Reproduce every entry exactly as shown.
-------- Dataset records
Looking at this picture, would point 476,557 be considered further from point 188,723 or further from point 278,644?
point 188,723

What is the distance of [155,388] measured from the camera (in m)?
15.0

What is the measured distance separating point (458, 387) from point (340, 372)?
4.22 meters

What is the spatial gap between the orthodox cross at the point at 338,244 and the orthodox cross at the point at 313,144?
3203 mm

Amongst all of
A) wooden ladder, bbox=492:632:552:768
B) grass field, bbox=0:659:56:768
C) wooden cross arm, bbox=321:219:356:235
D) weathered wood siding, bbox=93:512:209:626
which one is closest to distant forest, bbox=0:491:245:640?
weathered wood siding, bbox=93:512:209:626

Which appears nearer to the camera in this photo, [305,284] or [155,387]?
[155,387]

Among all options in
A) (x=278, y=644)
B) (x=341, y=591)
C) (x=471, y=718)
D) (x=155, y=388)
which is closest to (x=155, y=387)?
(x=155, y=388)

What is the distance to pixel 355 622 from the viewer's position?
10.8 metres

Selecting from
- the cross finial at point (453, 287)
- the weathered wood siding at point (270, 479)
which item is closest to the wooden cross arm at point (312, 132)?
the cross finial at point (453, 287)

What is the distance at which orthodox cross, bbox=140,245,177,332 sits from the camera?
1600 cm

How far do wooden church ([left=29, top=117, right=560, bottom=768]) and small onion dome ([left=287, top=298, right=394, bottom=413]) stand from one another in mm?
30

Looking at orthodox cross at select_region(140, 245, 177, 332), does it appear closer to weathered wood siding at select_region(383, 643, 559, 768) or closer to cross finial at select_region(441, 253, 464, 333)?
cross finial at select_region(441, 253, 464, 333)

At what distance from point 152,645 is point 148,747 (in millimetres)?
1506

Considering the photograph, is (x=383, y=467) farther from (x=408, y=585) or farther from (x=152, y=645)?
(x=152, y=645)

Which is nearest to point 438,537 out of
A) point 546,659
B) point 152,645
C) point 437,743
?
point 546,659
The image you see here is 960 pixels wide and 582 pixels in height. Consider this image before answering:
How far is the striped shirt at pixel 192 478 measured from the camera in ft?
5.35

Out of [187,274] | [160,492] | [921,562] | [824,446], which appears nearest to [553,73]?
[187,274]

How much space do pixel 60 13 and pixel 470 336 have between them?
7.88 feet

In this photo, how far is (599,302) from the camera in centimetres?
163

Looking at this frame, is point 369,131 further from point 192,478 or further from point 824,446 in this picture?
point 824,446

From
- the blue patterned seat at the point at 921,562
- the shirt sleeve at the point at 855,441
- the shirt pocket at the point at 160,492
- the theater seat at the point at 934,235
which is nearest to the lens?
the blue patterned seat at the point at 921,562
----------------
* [Answer to this task]
Looking at this picture, would point 476,557 be considered further from point 188,723 or further from point 278,644?
point 188,723

What is the distance of [155,388] measured from the camera (in m)?
15.0

What is the measured distance separating point (458, 387) from point (340, 372)?
4.22 meters

What is the spatial gap between the orthodox cross at the point at 338,244 and the orthodox cross at the point at 313,144?
3203 mm

Amongst all of
A) wooden ladder, bbox=492:632:552:768
B) grass field, bbox=0:659:56:768
C) wooden cross arm, bbox=321:219:356:235
D) weathered wood siding, bbox=93:512:209:626
which one is closest to distant forest, bbox=0:491:245:640?
weathered wood siding, bbox=93:512:209:626

Which appears nearer to the camera in this photo, [305,284] or [155,387]?
[155,387]

Among all options in
A) (x=278, y=644)
B) (x=341, y=591)
C) (x=471, y=718)
D) (x=155, y=388)
which is closest to (x=155, y=387)?
(x=155, y=388)

What is the distance to pixel 355 622 from the viewer's position?
10.8 metres

Selecting from
- the cross finial at point (453, 287)
- the weathered wood siding at point (270, 479)
which item is closest to the wooden cross arm at point (312, 132)?
the cross finial at point (453, 287)

What is the distance at which orthodox cross, bbox=140,245,177,332 sits from the camera?
1600 cm

How far do wooden church ([left=29, top=117, right=560, bottom=768]) and small onion dome ([left=287, top=298, right=394, bottom=413]) stand from one another in mm?
30

Looking at orthodox cross at select_region(140, 245, 177, 332), does it appear closer to weathered wood siding at select_region(383, 643, 559, 768) or closer to cross finial at select_region(441, 253, 464, 333)?
cross finial at select_region(441, 253, 464, 333)

At what distance from point 152,645 is point 148,747 (in millimetres)?
1506

Considering the photograph, is (x=383, y=467) farther from (x=408, y=585) or farther from (x=152, y=645)?
(x=152, y=645)

Which is nearest to point 438,537 out of
A) point 546,659
B) point 152,645
C) point 437,743
?
point 546,659
The image you see here is 960 pixels wide and 582 pixels in height. Consider this image before answering:
How far is the striped shirt at pixel 192 478 measured from the camera in ft?
5.35

Out of [187,274] | [160,492] | [921,562] | [824,446], which appears nearest to [553,73]?
[187,274]

How much space do pixel 60 13 and pixel 470 336 have between them?
7.88 feet

In this photo, how far is (599,302) from the camera in centimetres?
163

Looking at this frame, is point 369,131 further from point 192,478 or further from point 824,446 in this picture?
point 824,446

From
- the blue patterned seat at the point at 921,562
- the shirt sleeve at the point at 855,441
- the shirt pocket at the point at 160,492
- the theater seat at the point at 934,235
which is nearest to the lens?
the blue patterned seat at the point at 921,562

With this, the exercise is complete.